-- start of Dataset extract --

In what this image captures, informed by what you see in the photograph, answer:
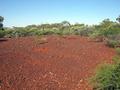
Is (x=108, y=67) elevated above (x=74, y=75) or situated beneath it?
elevated above

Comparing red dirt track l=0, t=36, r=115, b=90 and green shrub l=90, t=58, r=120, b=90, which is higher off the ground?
green shrub l=90, t=58, r=120, b=90

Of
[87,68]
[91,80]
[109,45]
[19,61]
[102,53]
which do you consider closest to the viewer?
[91,80]

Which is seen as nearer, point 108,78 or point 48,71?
point 108,78

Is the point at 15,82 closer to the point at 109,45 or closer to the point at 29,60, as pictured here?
the point at 29,60

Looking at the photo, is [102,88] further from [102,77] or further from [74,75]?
[74,75]

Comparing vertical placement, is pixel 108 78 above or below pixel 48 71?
above

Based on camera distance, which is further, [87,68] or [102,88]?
[87,68]

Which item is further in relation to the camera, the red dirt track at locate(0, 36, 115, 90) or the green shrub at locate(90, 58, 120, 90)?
the red dirt track at locate(0, 36, 115, 90)

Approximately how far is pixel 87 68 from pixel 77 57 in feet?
8.28

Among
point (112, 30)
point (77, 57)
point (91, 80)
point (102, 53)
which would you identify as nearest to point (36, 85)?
point (91, 80)

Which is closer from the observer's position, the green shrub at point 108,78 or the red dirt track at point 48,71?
the green shrub at point 108,78

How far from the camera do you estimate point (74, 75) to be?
10.4 meters

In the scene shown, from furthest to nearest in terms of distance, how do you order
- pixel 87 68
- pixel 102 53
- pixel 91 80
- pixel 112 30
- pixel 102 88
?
1. pixel 112 30
2. pixel 102 53
3. pixel 87 68
4. pixel 91 80
5. pixel 102 88

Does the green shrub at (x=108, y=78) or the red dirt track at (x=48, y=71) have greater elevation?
the green shrub at (x=108, y=78)
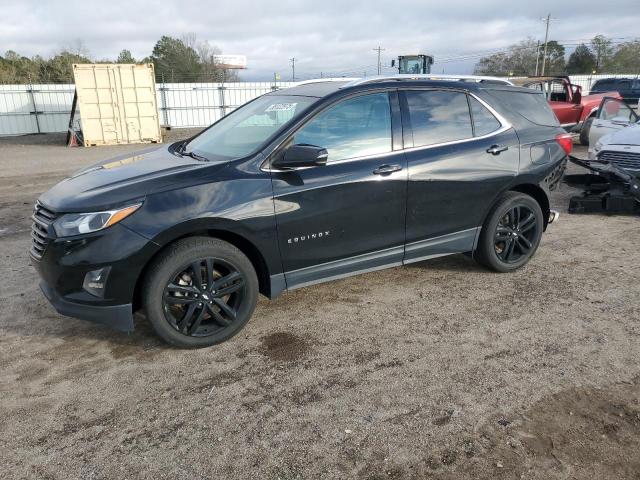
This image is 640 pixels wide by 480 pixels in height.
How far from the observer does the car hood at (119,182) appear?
326cm

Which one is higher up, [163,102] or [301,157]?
[163,102]

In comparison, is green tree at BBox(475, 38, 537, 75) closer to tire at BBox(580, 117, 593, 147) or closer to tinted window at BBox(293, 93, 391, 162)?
tire at BBox(580, 117, 593, 147)

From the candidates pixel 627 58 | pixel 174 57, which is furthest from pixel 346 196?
pixel 627 58

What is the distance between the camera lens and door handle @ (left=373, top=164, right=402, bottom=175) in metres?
3.92

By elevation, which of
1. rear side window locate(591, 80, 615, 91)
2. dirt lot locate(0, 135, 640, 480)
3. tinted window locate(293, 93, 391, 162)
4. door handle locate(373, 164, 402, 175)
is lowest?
dirt lot locate(0, 135, 640, 480)

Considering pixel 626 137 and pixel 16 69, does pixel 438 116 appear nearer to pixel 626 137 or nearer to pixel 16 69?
pixel 626 137

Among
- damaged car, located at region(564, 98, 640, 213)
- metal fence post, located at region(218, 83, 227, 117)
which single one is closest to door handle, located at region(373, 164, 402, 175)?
damaged car, located at region(564, 98, 640, 213)

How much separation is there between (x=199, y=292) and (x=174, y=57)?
5649cm

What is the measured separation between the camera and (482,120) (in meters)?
4.57

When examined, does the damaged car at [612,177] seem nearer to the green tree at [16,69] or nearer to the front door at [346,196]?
the front door at [346,196]

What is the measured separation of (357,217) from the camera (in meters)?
3.90

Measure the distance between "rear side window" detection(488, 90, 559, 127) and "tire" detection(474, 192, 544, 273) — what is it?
0.81 metres

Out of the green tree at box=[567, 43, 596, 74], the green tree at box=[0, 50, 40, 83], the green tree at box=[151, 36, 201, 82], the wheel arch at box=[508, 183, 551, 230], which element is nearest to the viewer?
the wheel arch at box=[508, 183, 551, 230]

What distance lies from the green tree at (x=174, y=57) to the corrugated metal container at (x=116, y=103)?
3241 cm
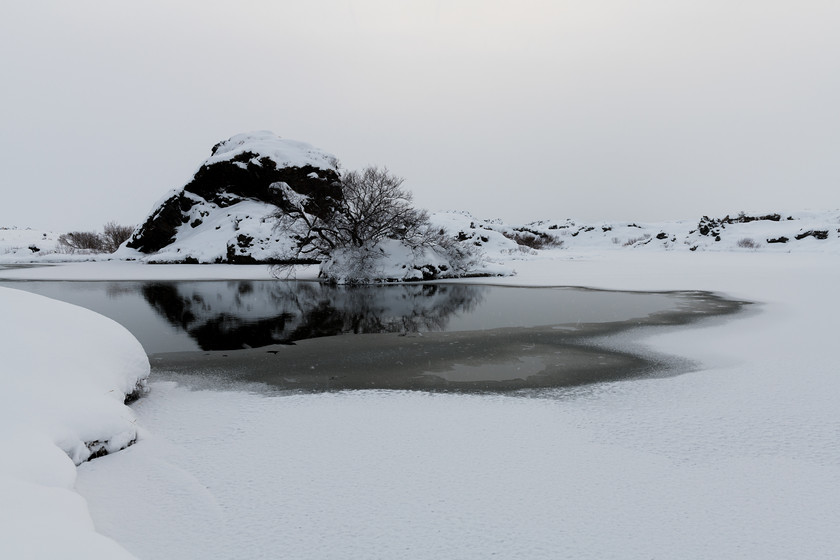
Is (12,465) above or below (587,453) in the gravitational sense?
above

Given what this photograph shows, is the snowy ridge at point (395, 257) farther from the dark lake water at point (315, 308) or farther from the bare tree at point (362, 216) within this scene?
the dark lake water at point (315, 308)

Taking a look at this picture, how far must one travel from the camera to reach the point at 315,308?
1535 centimetres

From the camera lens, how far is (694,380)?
702cm

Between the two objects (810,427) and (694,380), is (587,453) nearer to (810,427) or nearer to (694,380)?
(810,427)

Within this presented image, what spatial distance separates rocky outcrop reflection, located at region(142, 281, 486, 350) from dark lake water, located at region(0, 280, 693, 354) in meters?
0.02

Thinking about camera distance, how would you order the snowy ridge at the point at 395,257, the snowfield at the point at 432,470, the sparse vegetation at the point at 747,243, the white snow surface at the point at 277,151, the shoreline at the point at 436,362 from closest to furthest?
the snowfield at the point at 432,470 < the shoreline at the point at 436,362 < the snowy ridge at the point at 395,257 < the white snow surface at the point at 277,151 < the sparse vegetation at the point at 747,243

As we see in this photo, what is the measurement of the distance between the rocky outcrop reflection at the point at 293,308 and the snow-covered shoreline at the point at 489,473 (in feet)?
14.4

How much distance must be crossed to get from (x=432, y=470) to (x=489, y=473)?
1.59 ft

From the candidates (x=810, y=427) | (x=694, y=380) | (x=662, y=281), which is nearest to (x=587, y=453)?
(x=810, y=427)

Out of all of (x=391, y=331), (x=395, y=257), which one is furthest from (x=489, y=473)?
(x=395, y=257)

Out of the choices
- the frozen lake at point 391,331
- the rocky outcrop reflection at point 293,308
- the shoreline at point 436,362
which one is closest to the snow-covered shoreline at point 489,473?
the shoreline at point 436,362

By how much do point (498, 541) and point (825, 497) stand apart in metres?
2.58

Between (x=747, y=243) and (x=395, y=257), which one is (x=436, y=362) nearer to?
(x=395, y=257)

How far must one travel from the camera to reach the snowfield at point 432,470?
324 centimetres
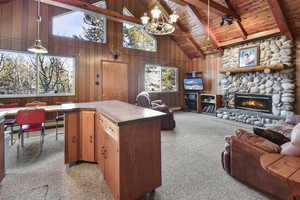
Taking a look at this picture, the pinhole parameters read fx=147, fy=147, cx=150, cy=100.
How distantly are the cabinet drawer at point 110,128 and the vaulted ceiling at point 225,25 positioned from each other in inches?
155

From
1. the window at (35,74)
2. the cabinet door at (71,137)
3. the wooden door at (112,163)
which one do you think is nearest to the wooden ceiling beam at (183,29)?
the window at (35,74)

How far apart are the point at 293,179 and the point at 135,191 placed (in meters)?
1.31

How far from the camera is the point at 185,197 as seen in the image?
1.72 metres

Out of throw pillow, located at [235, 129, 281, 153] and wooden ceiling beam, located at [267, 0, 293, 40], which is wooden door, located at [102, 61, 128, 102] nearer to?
throw pillow, located at [235, 129, 281, 153]

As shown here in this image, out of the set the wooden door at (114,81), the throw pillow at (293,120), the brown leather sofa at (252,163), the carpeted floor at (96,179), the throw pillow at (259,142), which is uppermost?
the wooden door at (114,81)

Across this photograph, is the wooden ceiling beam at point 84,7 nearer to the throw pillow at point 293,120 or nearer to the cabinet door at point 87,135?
the cabinet door at point 87,135

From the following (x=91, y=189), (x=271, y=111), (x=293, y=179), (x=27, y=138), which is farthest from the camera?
(x=271, y=111)

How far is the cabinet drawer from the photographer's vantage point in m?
1.49

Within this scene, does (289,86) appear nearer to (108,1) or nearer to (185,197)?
(185,197)

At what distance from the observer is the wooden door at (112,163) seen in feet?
4.87

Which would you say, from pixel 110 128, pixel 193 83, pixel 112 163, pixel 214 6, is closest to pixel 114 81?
pixel 193 83

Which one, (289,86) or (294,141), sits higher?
(289,86)

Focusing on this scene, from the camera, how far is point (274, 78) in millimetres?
5023

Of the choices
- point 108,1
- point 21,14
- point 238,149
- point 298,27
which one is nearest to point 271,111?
point 298,27
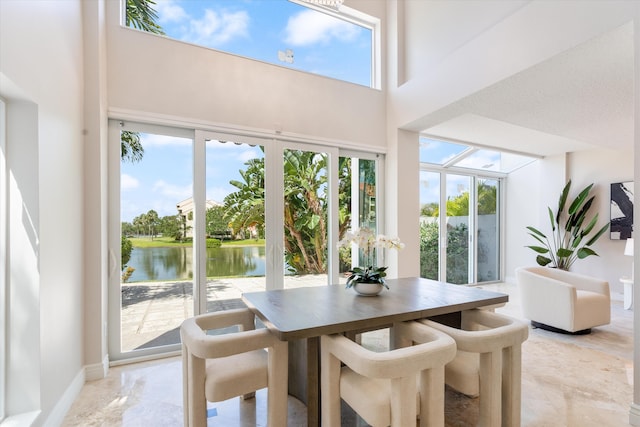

-- end of Dataset extract --

* **Short task**
Rewrite the rows from the line with "Out of throw" through the last row, changing "wooden ceiling beam" to "wooden roof beam" and keeping everything else the same. Leave the pictures out of your answer.

* **The output**
Out of throw pillow, located at [235, 129, 281, 153] and wooden roof beam, located at [267, 0, 293, 40], which is wooden door, located at [102, 61, 128, 102] nearer to?
throw pillow, located at [235, 129, 281, 153]

As shown here in this image, out of the set the wooden door at (114,81), the throw pillow at (293,120), the brown leather sofa at (252,163), the carpeted floor at (96,179), the throw pillow at (259,142), which is uppermost?
the wooden door at (114,81)

Across this photograph, is the wooden roof beam at point 84,7 nearer to the throw pillow at point 293,120 or nearer to the cabinet door at point 87,135?
the cabinet door at point 87,135

From the following (x=91, y=189), (x=271, y=111), (x=293, y=179), (x=27, y=138), which is farthest from the camera?
(x=271, y=111)

How far is the cabinet drawer from the photographer's vantage point in m?
1.49

Within this scene, does (289,86) appear nearer to (108,1) or nearer to (185,197)?
(185,197)

At what distance from the observer is the wooden door at (112,163) seen in feet?
4.87

Which would you say, from pixel 110 128, pixel 193 83, pixel 112 163, pixel 214 6, is closest to pixel 114 81?
pixel 193 83

Which one, (289,86) or (294,141), sits higher?
(289,86)

Focusing on this scene, from the camera, how far is point (274, 78) in millimetres?
5023

Of the choices
- point 108,1
- point 21,14
- point 238,149
- point 298,27
which one is nearest to point 271,111?
point 298,27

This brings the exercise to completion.